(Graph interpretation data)
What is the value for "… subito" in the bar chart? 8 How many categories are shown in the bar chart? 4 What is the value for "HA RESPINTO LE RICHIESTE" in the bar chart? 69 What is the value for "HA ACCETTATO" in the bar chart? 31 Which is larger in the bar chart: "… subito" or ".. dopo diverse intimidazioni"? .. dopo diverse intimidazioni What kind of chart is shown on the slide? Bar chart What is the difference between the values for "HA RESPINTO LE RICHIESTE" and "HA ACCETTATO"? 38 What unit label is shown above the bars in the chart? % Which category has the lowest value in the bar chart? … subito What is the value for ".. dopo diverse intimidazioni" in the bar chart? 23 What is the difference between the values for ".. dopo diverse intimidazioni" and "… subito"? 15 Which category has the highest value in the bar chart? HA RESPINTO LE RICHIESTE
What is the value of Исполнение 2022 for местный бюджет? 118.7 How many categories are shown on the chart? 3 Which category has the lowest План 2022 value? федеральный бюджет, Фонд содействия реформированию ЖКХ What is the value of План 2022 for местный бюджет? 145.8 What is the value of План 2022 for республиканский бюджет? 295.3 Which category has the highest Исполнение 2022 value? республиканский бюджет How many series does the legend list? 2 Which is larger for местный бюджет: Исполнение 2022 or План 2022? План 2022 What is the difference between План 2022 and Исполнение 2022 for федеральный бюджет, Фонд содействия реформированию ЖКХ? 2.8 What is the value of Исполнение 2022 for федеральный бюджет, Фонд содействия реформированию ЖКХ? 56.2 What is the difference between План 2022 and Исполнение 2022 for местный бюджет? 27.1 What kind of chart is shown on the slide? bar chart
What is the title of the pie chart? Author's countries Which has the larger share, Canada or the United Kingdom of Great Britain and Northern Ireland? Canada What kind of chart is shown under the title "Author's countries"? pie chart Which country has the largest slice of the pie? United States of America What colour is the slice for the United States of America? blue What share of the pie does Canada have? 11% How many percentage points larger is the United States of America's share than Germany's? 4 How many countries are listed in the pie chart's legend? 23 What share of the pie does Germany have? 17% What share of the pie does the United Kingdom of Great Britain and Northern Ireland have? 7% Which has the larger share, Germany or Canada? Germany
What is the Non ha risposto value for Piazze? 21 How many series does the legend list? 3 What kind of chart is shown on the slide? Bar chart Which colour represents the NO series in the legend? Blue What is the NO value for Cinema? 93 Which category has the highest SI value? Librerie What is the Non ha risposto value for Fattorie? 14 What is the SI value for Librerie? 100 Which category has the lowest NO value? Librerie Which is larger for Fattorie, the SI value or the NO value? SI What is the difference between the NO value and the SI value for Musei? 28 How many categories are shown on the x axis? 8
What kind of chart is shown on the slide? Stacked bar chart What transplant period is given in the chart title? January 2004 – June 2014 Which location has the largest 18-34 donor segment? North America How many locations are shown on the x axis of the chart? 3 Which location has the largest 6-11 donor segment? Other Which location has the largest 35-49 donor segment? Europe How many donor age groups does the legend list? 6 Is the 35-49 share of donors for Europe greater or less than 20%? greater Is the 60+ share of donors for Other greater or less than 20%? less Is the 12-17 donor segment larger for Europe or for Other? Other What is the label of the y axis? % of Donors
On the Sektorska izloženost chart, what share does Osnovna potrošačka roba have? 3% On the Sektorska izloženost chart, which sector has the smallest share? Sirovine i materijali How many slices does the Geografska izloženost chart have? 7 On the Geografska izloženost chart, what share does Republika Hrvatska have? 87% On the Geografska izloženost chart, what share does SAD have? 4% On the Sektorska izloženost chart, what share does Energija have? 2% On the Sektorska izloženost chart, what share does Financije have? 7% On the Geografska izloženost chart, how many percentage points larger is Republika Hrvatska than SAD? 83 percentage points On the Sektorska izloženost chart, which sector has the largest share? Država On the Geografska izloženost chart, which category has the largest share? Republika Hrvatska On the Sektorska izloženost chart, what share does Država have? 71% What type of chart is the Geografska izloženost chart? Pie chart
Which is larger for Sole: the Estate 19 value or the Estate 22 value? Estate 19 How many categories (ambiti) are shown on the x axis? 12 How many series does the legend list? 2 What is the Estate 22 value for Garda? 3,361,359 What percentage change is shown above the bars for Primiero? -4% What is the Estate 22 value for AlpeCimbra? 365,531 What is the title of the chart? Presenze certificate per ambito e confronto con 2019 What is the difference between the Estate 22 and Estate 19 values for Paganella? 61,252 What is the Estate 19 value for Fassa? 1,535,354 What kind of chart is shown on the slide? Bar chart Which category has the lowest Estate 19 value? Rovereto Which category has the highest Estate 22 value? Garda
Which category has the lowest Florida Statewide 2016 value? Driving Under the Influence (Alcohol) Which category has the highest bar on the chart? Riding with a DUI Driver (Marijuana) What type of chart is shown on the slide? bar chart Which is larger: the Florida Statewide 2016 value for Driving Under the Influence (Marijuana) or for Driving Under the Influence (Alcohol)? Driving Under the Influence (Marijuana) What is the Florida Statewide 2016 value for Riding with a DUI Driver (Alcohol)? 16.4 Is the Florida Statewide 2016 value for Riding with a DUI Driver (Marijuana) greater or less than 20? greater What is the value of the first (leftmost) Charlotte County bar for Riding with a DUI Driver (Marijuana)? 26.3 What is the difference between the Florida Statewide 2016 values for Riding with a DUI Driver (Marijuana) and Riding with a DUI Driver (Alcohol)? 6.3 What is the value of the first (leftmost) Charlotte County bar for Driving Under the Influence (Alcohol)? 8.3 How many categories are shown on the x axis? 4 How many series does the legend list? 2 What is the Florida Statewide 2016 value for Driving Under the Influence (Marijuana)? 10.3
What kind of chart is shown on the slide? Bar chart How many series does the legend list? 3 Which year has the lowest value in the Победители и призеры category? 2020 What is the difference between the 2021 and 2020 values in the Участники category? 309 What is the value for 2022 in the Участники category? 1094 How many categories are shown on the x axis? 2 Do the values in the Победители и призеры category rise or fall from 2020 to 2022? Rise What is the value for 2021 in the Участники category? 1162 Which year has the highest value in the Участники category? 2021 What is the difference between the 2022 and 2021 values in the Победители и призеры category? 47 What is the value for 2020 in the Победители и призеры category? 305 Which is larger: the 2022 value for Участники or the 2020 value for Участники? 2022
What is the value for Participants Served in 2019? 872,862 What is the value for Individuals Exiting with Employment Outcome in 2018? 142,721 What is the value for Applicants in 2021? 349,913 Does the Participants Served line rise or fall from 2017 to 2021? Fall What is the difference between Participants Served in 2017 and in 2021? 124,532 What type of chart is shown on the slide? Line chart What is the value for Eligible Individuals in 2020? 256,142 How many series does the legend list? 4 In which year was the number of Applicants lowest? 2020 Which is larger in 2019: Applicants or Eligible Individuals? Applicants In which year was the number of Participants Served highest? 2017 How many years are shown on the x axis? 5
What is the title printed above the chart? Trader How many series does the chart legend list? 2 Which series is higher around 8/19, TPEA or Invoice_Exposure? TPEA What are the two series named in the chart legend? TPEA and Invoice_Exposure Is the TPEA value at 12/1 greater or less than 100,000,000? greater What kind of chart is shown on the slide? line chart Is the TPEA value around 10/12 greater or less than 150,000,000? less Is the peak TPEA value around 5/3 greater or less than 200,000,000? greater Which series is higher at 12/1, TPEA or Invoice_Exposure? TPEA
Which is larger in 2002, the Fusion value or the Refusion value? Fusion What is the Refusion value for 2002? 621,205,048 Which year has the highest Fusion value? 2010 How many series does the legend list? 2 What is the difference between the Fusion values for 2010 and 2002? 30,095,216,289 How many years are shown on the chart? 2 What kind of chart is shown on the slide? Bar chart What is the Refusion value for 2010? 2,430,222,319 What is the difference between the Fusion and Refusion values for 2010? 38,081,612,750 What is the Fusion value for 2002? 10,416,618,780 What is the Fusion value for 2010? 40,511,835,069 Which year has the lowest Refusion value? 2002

WORK REQUEST
Print all twelve lines above again, word for word.

SOLUTION BELOW
What is the value for "… subito" in the bar chart? 8 How many categories are shown in the bar chart? 4 What is the value for "HA RESPINTO LE RICHIESTE" in the bar chart? 69 What is the value for "HA ACCETTATO" in the bar chart? 31 Which is larger in the bar chart: "… subito" or ".. dopo diverse intimidazioni"? .. dopo diverse intimidazioni What kind of chart is shown on the slide? Bar chart What is the difference between the values for "HA RESPINTO LE RICHIESTE" and "HA ACCETTATO"? 38 What unit label is shown above the bars in the chart? % Which category has the lowest value in the bar chart? … subito What is the value for ".. dopo diverse intimidazioni" in the bar chart? 23 What is the difference between the values for ".. dopo diverse intimidazioni" and "… subito"? 15 Which category has the highest value in the bar chart? HA RESPINTO LE RICHIESTE
What is the value of Исполнение 2022 for местный бюджет? 118.7 How many categories are shown on the chart? 3 Which category has the lowest План 2022 value? федеральный бюджет, Фонд содействия реформированию ЖКХ What is the value of План 2022 for местный бюджет? 145.8 What is the value of План 2022 for республиканский бюджет? 295.3 Which category has the highest Исполнение 2022 value? республиканский бюджет How many series does the legend list? 2 Which is larger for местный бюджет: Исполнение 2022 or План 2022? План 2022 What is the difference between План 2022 and Исполнение 2022 for федеральный бюджет, Фонд содействия реформированию ЖКХ? 2.8 What is the value of Исполнение 2022 for федеральный бюджет, Фонд содействия реформированию ЖКХ? 56.2 What is the difference between План 2022 and Исполнение 2022 for местный бюджет? 27.1 What kind of chart is shown on the slide? bar chart
What is the title of the pie chart? Author's countries Which has the larger share, Canada or the United Kingdom of Great Britain and Northern Ireland? Canada What kind of chart is shown under the title "Author's countries"? pie chart Which country has the largest slice of the pie? United States of America What colour is the slice for the United States of America? blue What share of the pie does Canada have? 11% How many percentage points larger is the United States of America's share than Germany's? 4 How many countries are listed in the pie chart's legend? 23 What share of the pie does Germany have? 17% What share of the pie does the United Kingdom of Great Britain and Northern Ireland have? 7% Which has the larger share, Germany or Canada? Germany
What is the Non ha risposto value for Piazze? 21 How many series does the legend list? 3 What kind of chart is shown on the slide? Bar chart Which colour represents the NO series in the legend? Blue What is the NO value for Cinema? 93 Which category has the highest SI value? Librerie What is the Non ha risposto value for Fattorie? 14 What is the SI value for Librerie? 100 Which category has the lowest NO value? Librerie Which is larger for Fattorie, the SI value or the NO value? SI What is the difference between the NO value and the SI value for Musei? 28 How many categories are shown on the x axis? 8
What kind of chart is shown on the slide? Stacked bar chart What transplant period is given in the chart title? January 2004 – June 2014 Which location has the largest 18-34 donor segment? North America How many locations are shown on the x axis of the chart? 3 Which location has the largest 6-11 donor segment? Other Which location has the largest 35-49 donor segment? Europe How many donor age groups does the legend list? 6 Is the 35-49 share of donors for Europe greater or less than 20%? greater Is the 60+ share of donors for Other greater or less than 20%? less Is the 12-17 donor segment larger for Europe or for Other? Other What is the label of the y axis? % of Donors
On the Sektorska izloženost chart, what share does Osnovna potrošačka roba have? 3% On the Sektorska izloženost chart, which sector has the smallest share? Sirovine i materijali How many slices does the Geografska izloženost chart have? 7 On the Geografska izloženost chart, what share does Republika Hrvatska have? 87% On the Geografska izloženost chart, what share does SAD have? 4% On the Sektorska izloženost chart, what share does Energija have? 2% On the Sektorska izloženost chart, what share does Financije have? 7% On the Geografska izloženost chart, how many percentage points larger is Republika Hrvatska than SAD? 83 percentage points On the Sektorska izloženost chart, which sector has the largest share? Država On the Geografska izloženost chart, which category has the largest share? Republika Hrvatska On the Sektorska izloženost chart, what share does Država have? 71% What type of chart is the Geografska izloženost chart? Pie chart
Which is larger for Sole: the Estate 19 value or the Estate 22 value? Estate 19 How many categories (ambiti) are shown on the x axis? 12 How many series does the legend list? 2 What is the Estate 22 value for Garda? 3,361,359 What percentage change is shown above the bars for Primiero? -4% What is the Estate 22 value for AlpeCimbra? 365,531 What is the title of the chart? Presenze certificate per ambito e confronto con 2019 What is the difference between the Estate 22 and Estate 19 values for Paganella? 61,252 What is the Estate 19 value for Fassa? 1,535,354 What kind of chart is shown on the slide? Bar chart Which category has the lowest Estate 19 value? Rovereto Which category has the highest Estate 22 value? Garda
Which category has the lowest Florida Statewide 2016 value? Driving Under the Influence (Alcohol) Which category has the highest bar on the chart? Riding with a DUI Driver (Marijuana) What type of chart is shown on the slide? bar chart Which is larger: the Florida Statewide 2016 value for Driving Under the Influence (Marijuana) or for Driving Under the Influence (Alcohol)? Driving Under the Influence (Marijuana) What is the Florida Statewide 2016 value for Riding with a DUI Driver (Alcohol)? 16.4 Is the Florida Statewide 2016 value for Riding with a DUI Driver (Marijuana) greater or less than 20? greater What is the value of the first (leftmost) Charlotte County bar for Riding with a DUI Driver (Marijuana)? 26.3 What is the difference between the Florida Statewide 2016 values for Riding with a DUI Driver (Marijuana) and Riding with a DUI Driver (Alcohol)? 6.3 What is the value of the first (leftmost) Charlotte County bar for Driving Under the Influence (Alcohol)? 8.3 How many categories are shown on the x axis? 4 How many series does the legend list? 2 What is the Florida Statewide 2016 value for Driving Under the Influence (Marijuana)? 10.3
What kind of chart is shown on the slide? Bar chart How many series does the legend list? 3 Which year has the lowest value in the Победители и призеры category? 2020 What is the difference between the 2021 and 2020 values in the Участники category? 309 What is the value for 2022 in the Участники category? 1094 How many categories are shown on the x axis? 2 Do the values in the Победители и призеры category rise or fall from 2020 to 2022? Rise What is the value for 2021 in the Участники category? 1162 Which year has the highest value in the Участники category? 2021 What is the difference between the 2022 and 2021 values in the Победители и призеры category? 47 What is the value for 2020 in the Победители и призеры category? 305 Which is larger: the 2022 value for Участники or the 2020 value for Участники? 2022
What is the value for Participants Served in 2019? 872,862 What is the value for Individuals Exiting with Employment Outcome in 2018? 142,721 What is the value for Applicants in 2021? 349,913 Does the Participants Served line rise or fall from 2017 to 2021? Fall What is the difference between Participants Served in 2017 and in 2021? 124,532 What type of chart is shown on the slide? Line chart What is the value for Eligible Individuals in 2020? 256,142 How many series does the legend list? 4 In which year was the number of Applicants lowest? 2020 Which is larger in 2019: Applicants or Eligible Individuals? Applicants In which year was the number of Participants Served highest? 2017 How many years are shown on the x axis? 5
What is the title printed above the chart? Trader How many series does the chart legend list? 2 Which series is higher around 8/19, TPEA or Invoice_Exposure? TPEA What are the two series named in the chart legend? TPEA and Invoice_Exposure Is the TPEA value at 12/1 greater or less than 100,000,000? greater What kind of chart is shown on the slide? line chart Is the TPEA value around 10/12 greater or less than 150,000,000? less Is the peak TPEA value around 5/3 greater or less than 200,000,000? greater Which series is higher at 12/1, TPEA or Invoice_Exposure? TPEA
Which is larger in 2002, the Fusion value or the Refusion value? Fusion What is the Refusion value for 2002? 621,205,048 Which year has the highest Fusion value? 2010 How many series does the legend list? 2 What is the difference between the Fusion values for 2010 and 2002? 30,095,216,289 How many years are shown on the chart? 2 What kind of chart is shown on the slide? Bar chart What is the Refusion value for 2010? 2,430,222,319 What is the difference between the Fusion and Refusion values for 2010? 38,081,612,750 What is the Fusion value for 2002? 10,416,618,780 What is the Fusion value for 2010? 40,511,835,069 Which year has the lowest Refusion value? 2002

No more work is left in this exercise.